Datum uitspraak: 7 december 2022
AFDELING
BESTUURSRECHTSPRAAK
Uitspraak op het hoger beroep van:
[appellant], wonend te Doetinchem,
appellant,
tegen de uitspraak van de rechtbank Gelderland van 27 januari 2022 in zaak nr. 20/6374 in het geding tussen:
[appellant]
en
het college van burgemeester en wethouders van Doetinchem.
Procesverloop
Bij besluit van 8 juni 2020 heeft het college het verzoek om handhaving van [appellant] met betrekking tot het houden van dieren en het opslaan, gescheiden houden of verwerken van mest in strijd met het bestemmingsplan op de veehouderij aan de [locatie A] in Doetinchem afgewezen.
Bij besluit van 29 oktober 2020 heeft het college het door [appellant] daartegen gemaakte bezwaar ongegrond verklaard.
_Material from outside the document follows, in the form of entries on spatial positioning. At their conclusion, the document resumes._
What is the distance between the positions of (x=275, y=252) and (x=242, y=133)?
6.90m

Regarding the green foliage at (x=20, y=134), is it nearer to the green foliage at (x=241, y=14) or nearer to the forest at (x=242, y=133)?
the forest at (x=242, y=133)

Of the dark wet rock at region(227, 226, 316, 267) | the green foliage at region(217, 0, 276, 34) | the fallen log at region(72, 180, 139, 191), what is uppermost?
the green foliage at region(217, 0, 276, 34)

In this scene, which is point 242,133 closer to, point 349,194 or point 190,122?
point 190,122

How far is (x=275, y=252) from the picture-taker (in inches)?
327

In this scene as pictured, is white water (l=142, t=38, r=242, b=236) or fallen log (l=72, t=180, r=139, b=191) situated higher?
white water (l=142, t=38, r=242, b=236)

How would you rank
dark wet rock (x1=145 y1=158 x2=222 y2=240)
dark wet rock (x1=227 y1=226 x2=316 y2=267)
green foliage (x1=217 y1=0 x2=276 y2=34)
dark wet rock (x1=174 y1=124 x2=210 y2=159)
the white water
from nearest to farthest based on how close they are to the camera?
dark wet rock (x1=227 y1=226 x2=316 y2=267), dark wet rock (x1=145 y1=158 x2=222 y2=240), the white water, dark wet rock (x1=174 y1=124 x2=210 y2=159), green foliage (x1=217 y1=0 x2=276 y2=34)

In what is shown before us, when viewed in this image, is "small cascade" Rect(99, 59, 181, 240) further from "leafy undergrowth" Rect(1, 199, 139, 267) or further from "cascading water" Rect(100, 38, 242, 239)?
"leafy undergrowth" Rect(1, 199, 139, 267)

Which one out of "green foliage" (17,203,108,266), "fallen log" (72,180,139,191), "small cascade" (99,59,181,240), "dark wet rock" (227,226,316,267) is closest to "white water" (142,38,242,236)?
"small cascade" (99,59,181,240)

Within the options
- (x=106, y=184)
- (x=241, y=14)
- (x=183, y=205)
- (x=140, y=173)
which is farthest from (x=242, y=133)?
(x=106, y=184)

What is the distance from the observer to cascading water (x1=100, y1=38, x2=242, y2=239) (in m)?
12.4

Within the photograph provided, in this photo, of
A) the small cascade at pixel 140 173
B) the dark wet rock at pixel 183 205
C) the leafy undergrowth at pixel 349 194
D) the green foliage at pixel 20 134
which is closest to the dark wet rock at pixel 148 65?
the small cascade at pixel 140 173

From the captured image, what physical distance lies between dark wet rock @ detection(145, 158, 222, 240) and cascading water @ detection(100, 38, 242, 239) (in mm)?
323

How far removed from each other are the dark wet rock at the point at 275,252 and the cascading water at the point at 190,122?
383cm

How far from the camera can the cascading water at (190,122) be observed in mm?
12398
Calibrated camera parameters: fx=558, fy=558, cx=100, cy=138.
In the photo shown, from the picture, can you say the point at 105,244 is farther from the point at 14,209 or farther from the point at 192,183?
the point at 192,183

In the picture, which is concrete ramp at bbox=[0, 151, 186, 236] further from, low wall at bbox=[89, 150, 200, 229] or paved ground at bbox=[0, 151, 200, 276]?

Bij uitspraak van 27 januari 2022 heeft de rechtbank het door [appellant] daartegen ingestelde beroep ongegrond verklaard. Deze uitspraak is aangehecht.
Tegen deze uitspraak heeft [appellant] hoger beroep ingesteld.
Het college en [partij] hebben een schriftelijke uiteenzetting gegeven.
De Afdeling heeft de zaak ter zitting behandeld op 1 augustus 2022, waar [appellant], bijgestaan door ir. A.K.M. van Hoof, rechtsbijstandverlener te Wageningen, en het college, vertegenwoordigd door mr. L. Mekouar, zijn verschenen. Voorts is ter zitting [partij], bijgestaan door mr. B. Timmermans, rechtsbijstandverlener te Assen, als partij gehoord.
Overwegingen
Inleiding
1.       [partij] exploiteert aan de [locatie A] in Doetinchem (hierna: het perceel) een veehouderij. [appellant] woont in de omgeving van de veehouderij.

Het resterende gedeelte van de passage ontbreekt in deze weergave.